Instructions to follow: Transcribe, exactly as they appear, only the lines from the one holding "What physical distance" through the end of the entries below.

Data excerpts:
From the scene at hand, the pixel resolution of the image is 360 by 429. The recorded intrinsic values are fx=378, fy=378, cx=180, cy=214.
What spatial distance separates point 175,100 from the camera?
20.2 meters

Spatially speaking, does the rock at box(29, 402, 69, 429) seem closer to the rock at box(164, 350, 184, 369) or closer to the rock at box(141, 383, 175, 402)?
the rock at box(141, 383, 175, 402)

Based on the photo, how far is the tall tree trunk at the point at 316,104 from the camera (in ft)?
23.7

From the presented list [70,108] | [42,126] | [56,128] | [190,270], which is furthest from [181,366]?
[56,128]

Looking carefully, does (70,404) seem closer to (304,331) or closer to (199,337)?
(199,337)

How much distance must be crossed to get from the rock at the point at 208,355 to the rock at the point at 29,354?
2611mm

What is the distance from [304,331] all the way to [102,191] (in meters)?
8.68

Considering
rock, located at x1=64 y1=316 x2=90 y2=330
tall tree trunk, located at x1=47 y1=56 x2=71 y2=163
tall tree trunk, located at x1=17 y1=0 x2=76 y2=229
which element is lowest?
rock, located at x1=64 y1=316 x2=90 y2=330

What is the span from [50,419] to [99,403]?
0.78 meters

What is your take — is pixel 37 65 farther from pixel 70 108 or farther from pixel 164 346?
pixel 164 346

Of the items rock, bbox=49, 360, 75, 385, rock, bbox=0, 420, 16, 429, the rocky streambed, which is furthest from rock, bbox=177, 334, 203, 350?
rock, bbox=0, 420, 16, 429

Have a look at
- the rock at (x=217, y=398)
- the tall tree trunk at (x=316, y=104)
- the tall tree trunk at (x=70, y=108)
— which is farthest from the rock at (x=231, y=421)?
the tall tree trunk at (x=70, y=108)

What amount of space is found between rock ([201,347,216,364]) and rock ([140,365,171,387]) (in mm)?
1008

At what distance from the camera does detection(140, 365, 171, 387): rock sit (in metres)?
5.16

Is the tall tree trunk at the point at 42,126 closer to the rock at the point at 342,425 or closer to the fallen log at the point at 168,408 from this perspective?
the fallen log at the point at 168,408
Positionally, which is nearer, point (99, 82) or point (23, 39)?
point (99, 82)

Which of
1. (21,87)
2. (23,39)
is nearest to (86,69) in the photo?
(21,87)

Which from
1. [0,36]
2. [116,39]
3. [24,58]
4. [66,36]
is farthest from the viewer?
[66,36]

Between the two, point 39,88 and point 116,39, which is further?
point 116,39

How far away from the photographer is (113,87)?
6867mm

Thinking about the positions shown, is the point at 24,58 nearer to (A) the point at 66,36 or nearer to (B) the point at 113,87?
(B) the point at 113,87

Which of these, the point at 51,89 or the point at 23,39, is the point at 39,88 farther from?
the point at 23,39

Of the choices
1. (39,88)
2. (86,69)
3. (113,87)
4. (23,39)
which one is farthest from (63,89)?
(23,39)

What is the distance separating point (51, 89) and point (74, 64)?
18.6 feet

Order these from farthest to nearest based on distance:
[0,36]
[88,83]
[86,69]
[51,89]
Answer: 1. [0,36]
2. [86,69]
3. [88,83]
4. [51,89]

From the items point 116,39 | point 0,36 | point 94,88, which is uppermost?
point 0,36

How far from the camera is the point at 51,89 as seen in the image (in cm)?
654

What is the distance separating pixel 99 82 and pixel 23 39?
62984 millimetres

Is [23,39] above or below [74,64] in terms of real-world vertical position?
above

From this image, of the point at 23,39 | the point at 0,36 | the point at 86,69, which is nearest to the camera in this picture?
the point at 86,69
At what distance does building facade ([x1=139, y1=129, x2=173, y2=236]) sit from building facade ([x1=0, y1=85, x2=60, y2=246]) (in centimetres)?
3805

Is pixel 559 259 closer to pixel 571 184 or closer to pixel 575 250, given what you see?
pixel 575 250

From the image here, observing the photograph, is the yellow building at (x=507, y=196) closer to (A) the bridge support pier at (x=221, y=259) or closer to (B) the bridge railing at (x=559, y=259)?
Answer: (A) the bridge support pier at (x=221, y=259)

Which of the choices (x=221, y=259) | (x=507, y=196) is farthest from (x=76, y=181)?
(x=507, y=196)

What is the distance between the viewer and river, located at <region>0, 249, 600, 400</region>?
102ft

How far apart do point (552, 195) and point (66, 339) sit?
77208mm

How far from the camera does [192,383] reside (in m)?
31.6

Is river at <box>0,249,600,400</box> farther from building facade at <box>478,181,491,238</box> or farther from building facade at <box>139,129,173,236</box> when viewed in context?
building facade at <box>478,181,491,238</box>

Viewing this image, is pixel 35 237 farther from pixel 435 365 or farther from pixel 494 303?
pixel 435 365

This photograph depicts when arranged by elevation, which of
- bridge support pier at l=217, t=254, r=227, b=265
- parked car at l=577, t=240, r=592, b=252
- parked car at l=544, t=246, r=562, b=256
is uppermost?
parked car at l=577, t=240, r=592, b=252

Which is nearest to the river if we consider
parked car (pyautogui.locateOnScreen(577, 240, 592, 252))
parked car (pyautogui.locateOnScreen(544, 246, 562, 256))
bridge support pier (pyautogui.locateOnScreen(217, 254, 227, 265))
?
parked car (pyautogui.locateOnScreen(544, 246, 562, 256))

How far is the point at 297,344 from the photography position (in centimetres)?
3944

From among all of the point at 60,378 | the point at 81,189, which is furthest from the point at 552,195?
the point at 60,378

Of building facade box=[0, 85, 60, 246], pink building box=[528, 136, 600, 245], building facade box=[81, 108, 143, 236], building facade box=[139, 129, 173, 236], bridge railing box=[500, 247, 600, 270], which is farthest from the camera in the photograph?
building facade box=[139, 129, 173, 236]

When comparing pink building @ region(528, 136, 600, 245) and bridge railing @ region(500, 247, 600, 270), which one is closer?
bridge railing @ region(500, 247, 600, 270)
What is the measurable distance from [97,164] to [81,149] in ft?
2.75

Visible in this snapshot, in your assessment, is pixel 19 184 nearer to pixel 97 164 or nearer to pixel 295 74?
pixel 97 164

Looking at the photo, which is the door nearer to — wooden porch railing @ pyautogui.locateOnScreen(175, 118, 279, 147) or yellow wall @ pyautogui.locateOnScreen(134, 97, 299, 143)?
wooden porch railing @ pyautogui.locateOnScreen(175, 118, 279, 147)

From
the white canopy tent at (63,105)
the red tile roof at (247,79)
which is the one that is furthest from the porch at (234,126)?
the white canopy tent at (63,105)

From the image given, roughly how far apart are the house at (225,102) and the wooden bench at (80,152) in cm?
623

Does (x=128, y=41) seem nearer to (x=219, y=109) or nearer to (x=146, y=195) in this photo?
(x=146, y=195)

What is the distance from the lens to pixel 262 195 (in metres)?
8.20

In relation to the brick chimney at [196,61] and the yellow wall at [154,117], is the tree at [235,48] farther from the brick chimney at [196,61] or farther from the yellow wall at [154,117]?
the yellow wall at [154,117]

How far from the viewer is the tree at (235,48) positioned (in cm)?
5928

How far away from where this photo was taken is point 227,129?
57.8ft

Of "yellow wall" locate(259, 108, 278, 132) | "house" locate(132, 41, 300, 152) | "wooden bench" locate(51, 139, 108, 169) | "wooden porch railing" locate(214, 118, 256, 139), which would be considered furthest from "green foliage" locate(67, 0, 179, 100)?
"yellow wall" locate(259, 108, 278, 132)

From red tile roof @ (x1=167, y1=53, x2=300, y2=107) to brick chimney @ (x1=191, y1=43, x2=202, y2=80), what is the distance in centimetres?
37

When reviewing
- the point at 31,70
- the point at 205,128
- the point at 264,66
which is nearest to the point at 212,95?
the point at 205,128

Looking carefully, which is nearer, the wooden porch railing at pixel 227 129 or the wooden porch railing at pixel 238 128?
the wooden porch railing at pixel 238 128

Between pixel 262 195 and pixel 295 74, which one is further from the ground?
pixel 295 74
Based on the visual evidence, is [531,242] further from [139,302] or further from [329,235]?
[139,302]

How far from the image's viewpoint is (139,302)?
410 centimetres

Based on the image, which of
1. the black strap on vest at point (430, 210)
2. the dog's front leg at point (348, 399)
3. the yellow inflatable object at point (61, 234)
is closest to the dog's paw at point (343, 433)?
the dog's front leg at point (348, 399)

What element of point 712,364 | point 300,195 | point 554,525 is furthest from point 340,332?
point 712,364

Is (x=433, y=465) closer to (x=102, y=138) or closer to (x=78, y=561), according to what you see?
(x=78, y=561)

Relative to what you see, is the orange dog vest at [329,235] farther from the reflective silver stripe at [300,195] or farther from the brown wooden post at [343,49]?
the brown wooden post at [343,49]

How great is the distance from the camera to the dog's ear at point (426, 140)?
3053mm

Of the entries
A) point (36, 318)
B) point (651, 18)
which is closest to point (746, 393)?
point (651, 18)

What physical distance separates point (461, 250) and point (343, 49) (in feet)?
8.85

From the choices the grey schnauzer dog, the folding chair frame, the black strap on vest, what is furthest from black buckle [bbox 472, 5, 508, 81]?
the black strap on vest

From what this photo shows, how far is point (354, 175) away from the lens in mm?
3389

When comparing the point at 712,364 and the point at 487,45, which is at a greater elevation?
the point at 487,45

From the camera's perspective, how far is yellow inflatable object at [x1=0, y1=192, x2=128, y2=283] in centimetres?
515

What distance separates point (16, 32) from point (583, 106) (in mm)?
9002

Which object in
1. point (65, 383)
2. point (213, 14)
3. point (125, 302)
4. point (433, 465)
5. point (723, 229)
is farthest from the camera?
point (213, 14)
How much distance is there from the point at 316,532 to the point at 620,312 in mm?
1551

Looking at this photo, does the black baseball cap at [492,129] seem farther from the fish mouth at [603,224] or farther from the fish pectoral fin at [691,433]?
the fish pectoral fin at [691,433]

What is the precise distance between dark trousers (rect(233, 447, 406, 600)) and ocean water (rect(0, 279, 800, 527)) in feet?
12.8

Answer for this exercise:
What physical distance separates point (461, 250) and point (343, 49) (in feet)?
8.85

From the choices the grey schnauzer dog, the folding chair frame, the black strap on vest, what is furthest from black buckle [bbox 472, 5, 508, 81]?
the black strap on vest

From what this photo shows, how far is point (354, 175) away from the lens in mm?
3389

When comparing the point at 712,364 and the point at 487,45, which is at a greater elevation?
the point at 487,45

From the camera's perspective, how far is yellow inflatable object at [x1=0, y1=192, x2=128, y2=283] in centimetres?
515

What distance separates point (16, 32) from point (583, 106) (in mm)?
9002

Which object in
1. point (65, 383)
2. point (213, 14)
3. point (125, 302)
4. point (433, 465)
5. point (723, 229)
is farthest from the camera?
point (213, 14)
How much distance is there from the point at 316,532 to the point at 620,312 in mm?
1551

Looking at this photo, does the black baseball cap at [492,129] seem farther from the fish mouth at [603,224] or farther from the fish pectoral fin at [691,433]?
the fish pectoral fin at [691,433]

What is the precise distance between dark trousers (rect(233, 447, 406, 600)) and ocean water (rect(0, 279, 800, 527)) in feet?
12.8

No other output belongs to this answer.